In port >= 1024 && path.matches("^/api"), the int compare (cost=1) evaluates first. If the port check fails (most of the time), we skip the regex entirely. The optimizer swaps branches automatically when right < left cost.

Rough edges and what we learned

1. Function handling. CEL allows user-defined functions registered via FnTable. Some functions have well-known names and signatures (e.g. size, matches, contains) and can be compiled to native nodes. But arbitrary functions like hamming_distance(xx, "fdsdf") > 10 can’t be specialized — they go through the generic FnCall node which calls the function pointer at eval time (~140 ns). We resolve function pointers at compile time (no HashMap lookup at eval), but the function body is a black box.

2. eval_mixed / eval_fast / eval — the three-path problem. The FilterNode tree ended up with three eval paths:

  • eval() — safe, checks bounds + types (4.7 ns)
  • eval_fast_typed() — unsafe, reads typed arrays directly (3.4 ns)
  • eval_mixed() — per-node path selection (between typed and Value)

We almost removed the unsafe paths entirely — the safety vs speed tradeoff isn’t worth the maintenance burden when the closure dispatch path (0.4 ns overhead) is already faster. The current code uses eval() for trees that need Value arrays (exists, map index, function calls) and the closure compiler for everything else.
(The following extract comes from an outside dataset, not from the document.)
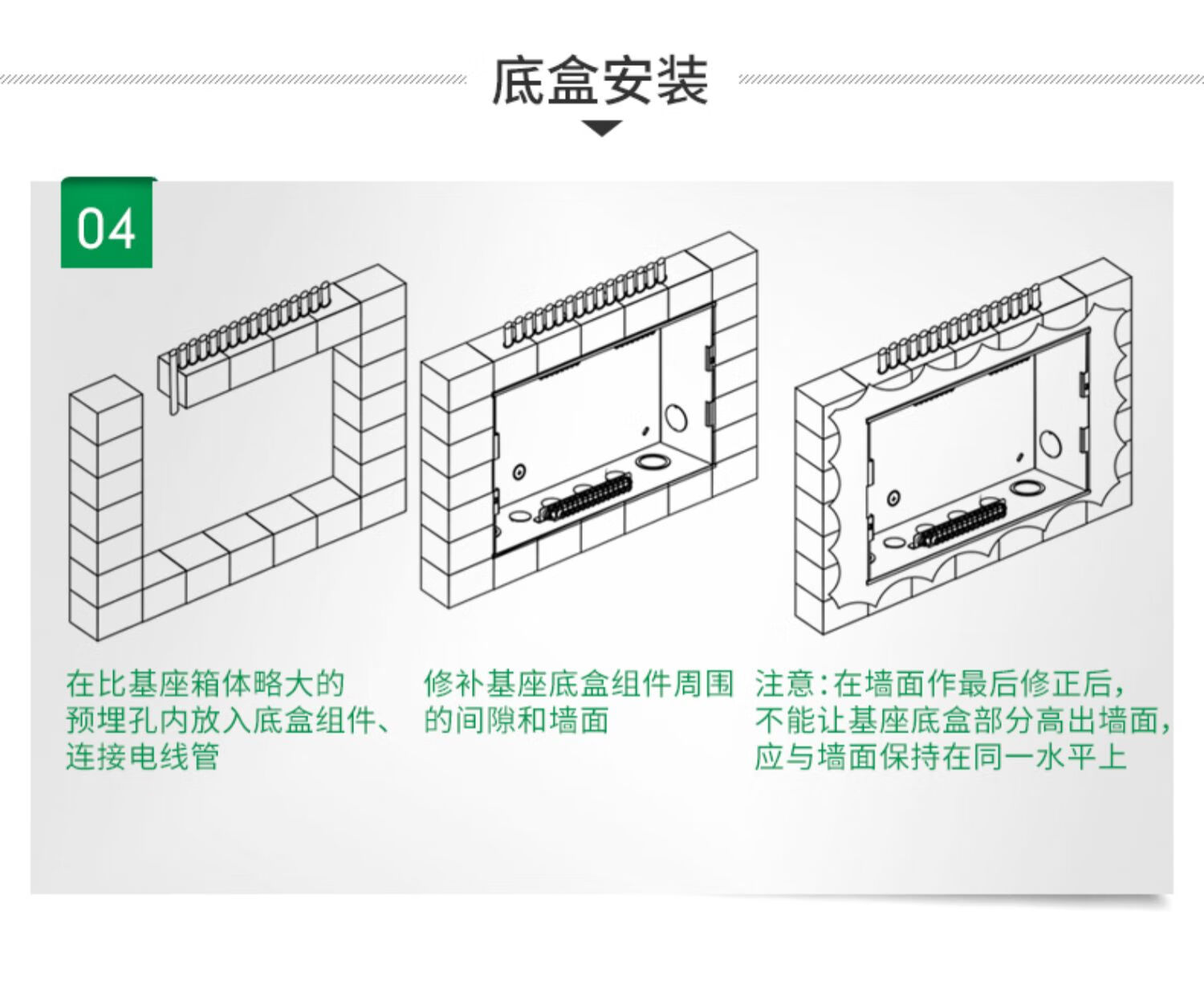 底盒安装

04

在比基座箱体略大的预埋孔内放入底盒组件、连接电线管

修补基座底盒组件周围的间隙和墙面

注意:在墙面作最后修正后,不能让基座底盒部分高出墙面,应与墙面保持在同一水平上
3. Comprehension coverage gap. The filter tree covers the most common exists patterns, but complex predicates (xx.exists(it, it > 5 && it < 100)) fall through to the generic comprehension evaluator. We don’t try to compile predicates inline — the complexity of embedding an arbitrary expression evaluator inside the iteration node isn’t worth it for the current use cases.

4. Type system friction. CEL’s type system is dynamic (every value is a Value::Int(i64), Value::Bool(bool), etc.). The Schema API introduces typed arrays, but mixing typed and untyped code requires careful boundary handling. Filter::eval_bool() handles this by routing: if the tree has any “needs_values” nodes (exists, FnCall), it uses the Value array path; otherwise it uses the typed closure.

Summary

LayerSpeedupKey technique
Baseline (AST interpreter)107.5 ns weighted
+ Regex cache~2× on regex matchesThread-local pointer-id cache
+ Aho-Corasick2-4× on multi-containsAST pass, single scan
+ Closure compiler1.1-1.9×Pre-compiled typed closure
+ Schema API10-32×HashMap → array index
+ Cost optimizer~1.2× bonusAND/OR reorder
Final18.5× weighted5.8 ns weighted composite

The code is available at github.com/punkeel/cel-rust — 43 commits on top of upstream master. The benchmarks are reproducible with cargo run --release --example comprehensive_bench.

All benchmarks: ARM64 Neoverse N1 (OCI Ampere A1), cel-rust commit 8f49d43.